I'm going to try to do the same with mine during schooltime - just one on one with mommy to read, ask questions, pray - instead of herding them all through the day. (I'm sure I'll have to turn a blind eye to the growing laundry pile :o)

For what it's worth, having (almost) 5 is so much easier than when I had only 3 young ones the ages of yours :o) (That just sounds bizarre, doesn't it.)

Love you!

Soakin' said...

In response to your last few postings....I am in the same thought process as you are right now. I have backed off of outside comittments and am really beginning to be the minister to my family and giving up my selfish way's. I have struggled with that for so long. My boys and husband can see the difference. That one on one is so fun. We went out the other day to pick blackberries and I was able to talk about Gods blessings and what does that mean exactly. The boys loved it and it was a great learning time, it was so peaceful with nobody around.
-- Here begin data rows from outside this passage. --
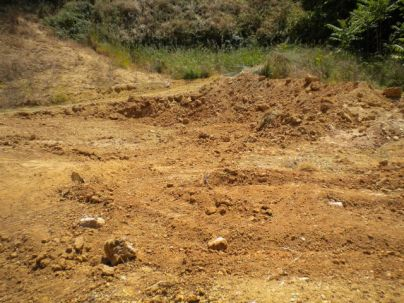 The Anatomy of Dirt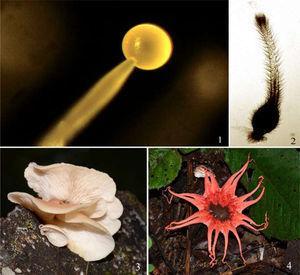 Especies representativas de hongos en México. 1, esporangio difluente de Phycomyces blakesleeanus (Zygomycota), aislado de excremento de ratón, x 360 (M. Ulloa); 2, peritecio de Guanomyces polythrix gen. et sp. nov. (Ascomycota), aislado de guano de murciélago, x 15 (M. Ulloa); 3, basidiomas de Campanophyllum proboscideum gen. nov. (Basidiomycota), x 1 (R. Valenzuela) y 4, basidioma de Aseroë rubra (Basidiomycota), x 1 (R. Valenzuela).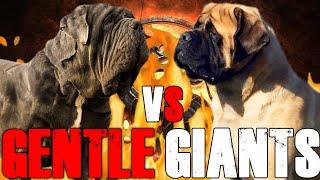 Neapolitan Mastiff vs English Mastiff   English Mastiff vs Neapolitan Mastiff    Billa Boyka  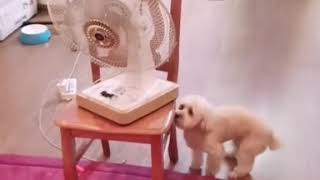 Dog turns on the fan alone so as not to heat!!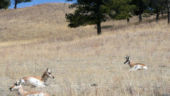 Antelope Rest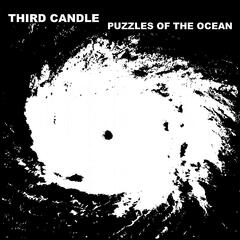Puzzles of the Ocean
As for how many kids to have I always had wanted 4, no reason other than it sounded like a great number. Well, then we had 1 and all that changed and didn't want him to be alone so along came number 2. Pray, God will tell you. Well, enough for today, I wrote you a short story.....

cryssi said...

I have thoughts going around in my head on this subject that I cant quite put into comprehendable word just yet. (If that makes sense at all..lol) I do know what you mean though and I too have been going through this journey (er...struggle). I am finding it easier as I go to just focus on the kids and spend quality time with them...I may do a post on it when I get my thoughts together.
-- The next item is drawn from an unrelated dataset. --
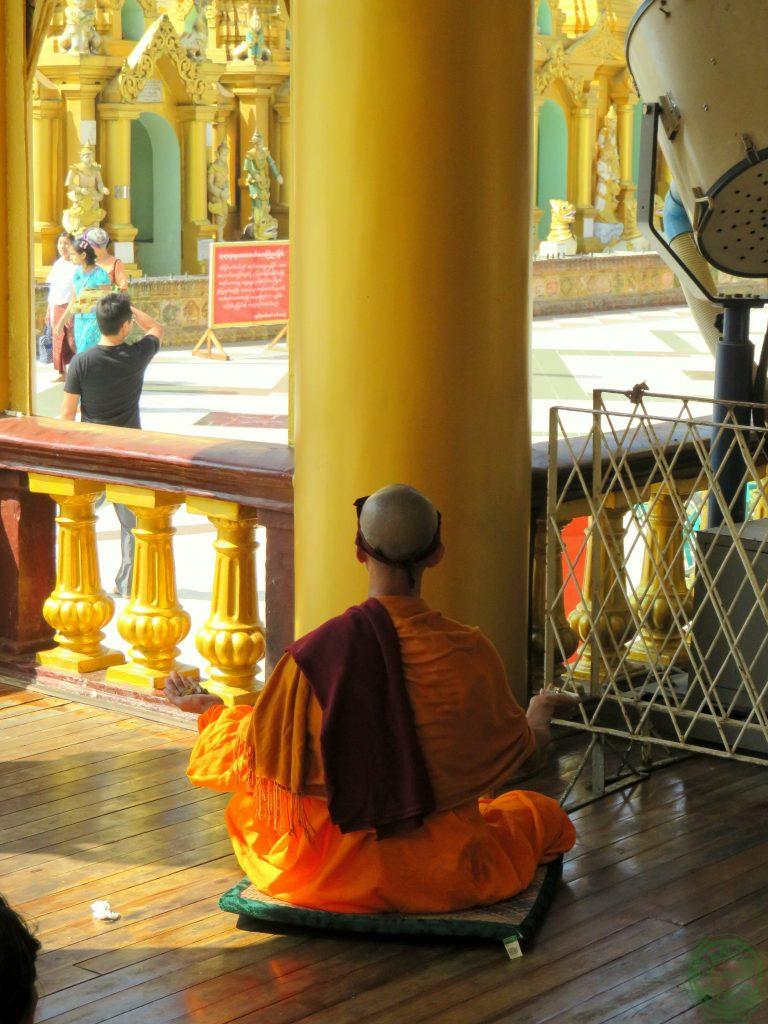 shock culturale - 1 fase monaco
You are very inspiring...making me want to be a better (more one on one) mother. Thank You!
Crystal

Fragile Things said...

very true, thanks for sharing those things. i think we all struggle with that and wish the same for our little ones but reading this made me want to recommit to them and praise God for my "recommitments"

In Light of the Truth... said...

that's such a great idea! only blessings can come out of that quality time! It's so easy to get distracted and busy with things all throughout the day that I don't often just sit and play with Eli. And when I do, he gets soooo excited! he says excitedly "Mommy! Eli!" as though "yay, mommy and Eli are together!" It's so sweet!